Include Birthing Tubs at Cooley Dickinson Hospital's Childbirth Center

August 29, 2009




To: Executives/Executive Board of Colley Dickinson Hospital


From: Women of the Pioneer Valley of Western Massachusetts



Re: Birthing Tubs and Waterbirth at Cooley Dickinson Hospital



We, women of the Pioneer Valley, pride ourselves on the ability to think for ourselves and make our own choices.  We do our research, making sure we are as knowledgeable as possible in subjects that concern us or our families.  With the knowledge that we gain by research, we therefore can make the best and most educated choices.


If we feel that our needs are not being met, or we do not have the choices we desire and believe to be most beneficial to us, then we are not afraid to fight for that choice, or to seek that choice elsewhere.


To this end, we feel Cooley Dickinson Hospital%u2019s refusal to install a birthing tub is unconscionable.  As women interested in natural childbirth, we know waterbirth is a great, safe, drug-free option for helping to usher our babies into this world. A Comparative Study of Over 2,000 Waterbirths (see link for complete research): http://data.memberclicks.com/site/wi/FD_T_Waterbirth-AComparitiveStudy.pdf illustrates that episiotomy rates for waterbirth are far lower (non-waterbirths resulted in a nearly 2 times higher episiotomy rate), and a 25% higher rate of having a drug-free birth.  This and other research papers also go on to illustrate the safety of waterbirth in a controlled and knowledgeable environment for both Mother and Baby.

Since the beginning of modern water births in Moscow in the 1960's and in France with Dr. Michel Odent in the 1970's, water birth has become an increasingly accepted alternative to the medical model. In the UK today, this kind of birth option is becoming extremely popular with half of UK hospitals having installed birth pools for their local communities. Women who birth in water are often ecstatic about their births. And they tell others about their experiences.
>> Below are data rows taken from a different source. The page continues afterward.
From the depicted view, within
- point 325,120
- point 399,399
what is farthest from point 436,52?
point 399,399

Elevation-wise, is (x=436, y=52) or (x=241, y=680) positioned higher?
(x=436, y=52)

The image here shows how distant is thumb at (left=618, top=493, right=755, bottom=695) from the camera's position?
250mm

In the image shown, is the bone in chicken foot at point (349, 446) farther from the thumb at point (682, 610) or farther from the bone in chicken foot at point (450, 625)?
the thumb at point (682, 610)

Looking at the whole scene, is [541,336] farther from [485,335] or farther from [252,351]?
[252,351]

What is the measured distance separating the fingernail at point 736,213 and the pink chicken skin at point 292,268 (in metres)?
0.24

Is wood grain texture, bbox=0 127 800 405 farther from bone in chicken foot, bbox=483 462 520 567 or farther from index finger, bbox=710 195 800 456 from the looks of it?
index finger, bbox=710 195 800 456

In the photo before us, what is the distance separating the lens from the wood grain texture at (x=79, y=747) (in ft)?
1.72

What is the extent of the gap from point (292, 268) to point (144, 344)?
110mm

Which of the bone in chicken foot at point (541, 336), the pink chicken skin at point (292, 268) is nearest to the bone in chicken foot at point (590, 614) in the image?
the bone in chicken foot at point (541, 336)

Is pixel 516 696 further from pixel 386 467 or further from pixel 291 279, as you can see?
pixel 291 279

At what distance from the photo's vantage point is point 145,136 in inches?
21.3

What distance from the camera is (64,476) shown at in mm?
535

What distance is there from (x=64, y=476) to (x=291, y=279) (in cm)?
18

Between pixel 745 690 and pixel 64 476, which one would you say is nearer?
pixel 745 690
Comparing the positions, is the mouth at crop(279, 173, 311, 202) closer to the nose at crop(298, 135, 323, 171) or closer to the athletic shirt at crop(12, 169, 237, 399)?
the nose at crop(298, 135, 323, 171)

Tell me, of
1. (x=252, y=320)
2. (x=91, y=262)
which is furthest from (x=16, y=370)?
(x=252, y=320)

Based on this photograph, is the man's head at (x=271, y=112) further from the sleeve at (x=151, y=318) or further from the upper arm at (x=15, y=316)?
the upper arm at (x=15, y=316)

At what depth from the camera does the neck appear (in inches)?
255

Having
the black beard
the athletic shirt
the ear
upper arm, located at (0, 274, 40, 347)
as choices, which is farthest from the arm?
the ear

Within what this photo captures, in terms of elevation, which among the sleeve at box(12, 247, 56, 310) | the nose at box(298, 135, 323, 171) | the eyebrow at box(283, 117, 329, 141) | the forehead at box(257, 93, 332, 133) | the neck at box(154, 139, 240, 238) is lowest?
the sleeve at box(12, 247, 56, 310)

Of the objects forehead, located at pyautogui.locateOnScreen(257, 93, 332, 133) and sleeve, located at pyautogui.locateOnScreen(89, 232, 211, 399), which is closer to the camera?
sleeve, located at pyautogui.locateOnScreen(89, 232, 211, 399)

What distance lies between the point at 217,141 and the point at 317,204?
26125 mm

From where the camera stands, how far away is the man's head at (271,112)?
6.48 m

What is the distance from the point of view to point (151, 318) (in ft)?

It is a ripple effect.

Many Pioneer Valley women want this option for their births and will seek out other places - namely their own homes or Holyoke Hospital or Baystate Franklin Medical Center- if Cooley Dickinson Hospital chooses not to offer this option to them.

Studies have shown water birth to be a valid, safe mode of birth. In 1995 research was complied and published into 'Water Birth Unplugged', which gathered information from 19,000 water births around the world via the leading international water birth practitioners. Dr. Paul Johnson, a neonatal physiologist at the John Radcliffe Hospital in Oxford, England offered his findings about the newborn's dive reflex. This research provides information, scientifically confirmed, that a newborn is protected against breathing while underwater in the moments after leaving the birth canal and emerging out of the water. This research supported the existing research of two German researchers, Gerd Eldering and Konrad Selke and helped to design the safety guidelines for water birthing.

Benefits of laboring or giving birth in water include:

  • significant pain relief
  • reduces the need for drugs and interventions
  • facilitates mobility
  • enables the woman to adopt optimal positions for birth
  • speeds up the labor
  • promotes relaxation
  • conserves energy for the birthing woman
  • helps to reduce tearing
  • creates an easier birth for the mother and a gentler birth for the baby
  • lowers blood pressure of laboring woman
  • increases sense of empowerment in the new mother, increases the mother-child bonding process

These are only a few of the many benefits that local Pioneer Valley women can achieve if heard by Cooley Dickinson Hospital. If CDH wants to be in the local forefront of this movement, if they remember that women in this community can choose to go elsewhere, birthing tubs will find their way into the CDH Childbirth Center.